Among the other performances, mention needs to be made of Arun Mukherjee as Pagla Dashu, the mentally unsound old man stuck in a time warp who longs to return to his beloved Bengal and who repeatedly accosts Abhijeet. In another triumph of writing, Ranjan Ghosh uses the character to offer a fascinating insight to Abhijeet’s increasingly off-kilter world.
Like all great adaptations, Hrid Majhare wears the burden of its original lightly. In speaking of Vishal Bhardwaj’s take on Shakespeare in Hindi cinema, Gulzar had said that unless one points out that these were based on the Bard’s plays, there was no way of telling so from the narratives. That holds true of Hrid Majhare, too, playing out as it does almost entirely free of its moorings in Shakespeare, thus carving out an identity that is entirely Ranjan’s.
One of the startling creative decisions the filmmaker makes here is to keep Iago out of the equation. Othello without its Iago, did you say? Even Vishal Bhardwaj’s Omkara did not venture to do that. To the credit of Ranjan, he casts the ‘spirit’ of Iago in Othello himself. And as channelled by Abir Chatterjee in what is arguably his finest performance the decision pays off in spades. What this primarily does is liberate the narrative from extraneous influences. This is in keeping with the film’s main argument on the mind of man shaping his own destiny, as articulated in Paradise Lost, ‘The mind is its own place, and in itself can make a heaven of hell, a hell of heaven.’ It is Abhijeet’s mind, his capricious nature that seals his fate, and not having an external Iago provides an interiority to the character, fleshing out the narrative.
But by far the most audacious decision the filmmaker takes lies in its dual ending (shot in striking monochrome with only Debjani’s blood-red dupatta leaping out to catch the eye). This is not just leaving a film open-ended, one open to interpretations. This is actually providing the audience with two different endings and asking it to take away what it wants. Considering we have an audience that likes its endings cut and dried, it stands testimony to the director’s courage that he stood by what he had originally envisaged in the script when he was contemplating making it in Hindi. Helped in no small measure by Abir Chatterjee’s encouragement, the alternative ending elevates the film immeasurably, adding to the plangent pathos of the narrative. As a viewer, it left me with that most wistful of human responses: ‘If only…’
The critical success of Hrid Majhare led to a flurry of Shakespeare adaptations in Bengali.
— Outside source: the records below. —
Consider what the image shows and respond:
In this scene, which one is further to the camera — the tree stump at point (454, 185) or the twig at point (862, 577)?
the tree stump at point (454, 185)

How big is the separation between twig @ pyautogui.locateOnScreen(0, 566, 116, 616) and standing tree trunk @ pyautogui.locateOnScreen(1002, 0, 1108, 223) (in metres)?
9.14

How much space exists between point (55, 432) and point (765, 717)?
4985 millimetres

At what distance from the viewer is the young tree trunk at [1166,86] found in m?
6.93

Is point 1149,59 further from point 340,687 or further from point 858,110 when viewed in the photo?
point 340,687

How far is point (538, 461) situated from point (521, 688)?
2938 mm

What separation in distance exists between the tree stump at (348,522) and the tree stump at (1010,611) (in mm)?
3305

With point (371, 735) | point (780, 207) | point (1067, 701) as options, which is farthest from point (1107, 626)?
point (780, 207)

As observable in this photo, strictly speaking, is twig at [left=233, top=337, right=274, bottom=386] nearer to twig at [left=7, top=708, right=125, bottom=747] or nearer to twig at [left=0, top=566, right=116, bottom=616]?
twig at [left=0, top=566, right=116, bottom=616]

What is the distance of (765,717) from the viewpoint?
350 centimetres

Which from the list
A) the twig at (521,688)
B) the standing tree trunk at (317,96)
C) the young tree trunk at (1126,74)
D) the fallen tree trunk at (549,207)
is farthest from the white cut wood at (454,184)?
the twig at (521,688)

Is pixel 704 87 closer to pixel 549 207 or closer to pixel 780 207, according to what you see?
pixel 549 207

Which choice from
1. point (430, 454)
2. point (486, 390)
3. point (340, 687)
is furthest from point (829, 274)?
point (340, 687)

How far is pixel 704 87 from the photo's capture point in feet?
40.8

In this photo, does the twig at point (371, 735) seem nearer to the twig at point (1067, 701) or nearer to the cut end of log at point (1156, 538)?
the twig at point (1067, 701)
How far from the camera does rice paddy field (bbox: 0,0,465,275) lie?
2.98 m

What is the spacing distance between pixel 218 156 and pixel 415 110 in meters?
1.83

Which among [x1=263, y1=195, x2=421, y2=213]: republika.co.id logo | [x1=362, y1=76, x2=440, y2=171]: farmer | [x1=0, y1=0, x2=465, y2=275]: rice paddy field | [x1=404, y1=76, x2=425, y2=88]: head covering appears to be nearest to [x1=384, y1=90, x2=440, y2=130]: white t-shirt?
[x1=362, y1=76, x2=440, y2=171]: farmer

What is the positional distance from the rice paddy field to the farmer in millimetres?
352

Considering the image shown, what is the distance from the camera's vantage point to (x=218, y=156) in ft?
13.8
But none of these, including Aparna Sen’s Arshinagar (2015) - Romeo and Juliet), Srijit Mukherji’s Zulfiqar (2016) - a masala potpourri of Julius Caesar and Anthony and Cleopatra set in the Kolkata underworld and Anjan Dutt’s Hemanta (2016) - Hamlet, came anywhere near the brilliance of Ranjan Ghosh’s debut feature. The creative highs of Hrid Majhare offer a glimpse not only of the continuing relevance of Shakespeare but also the creative virtuosity of its maker who ensures that a 400-year-old tale feels contemporary and of this moment.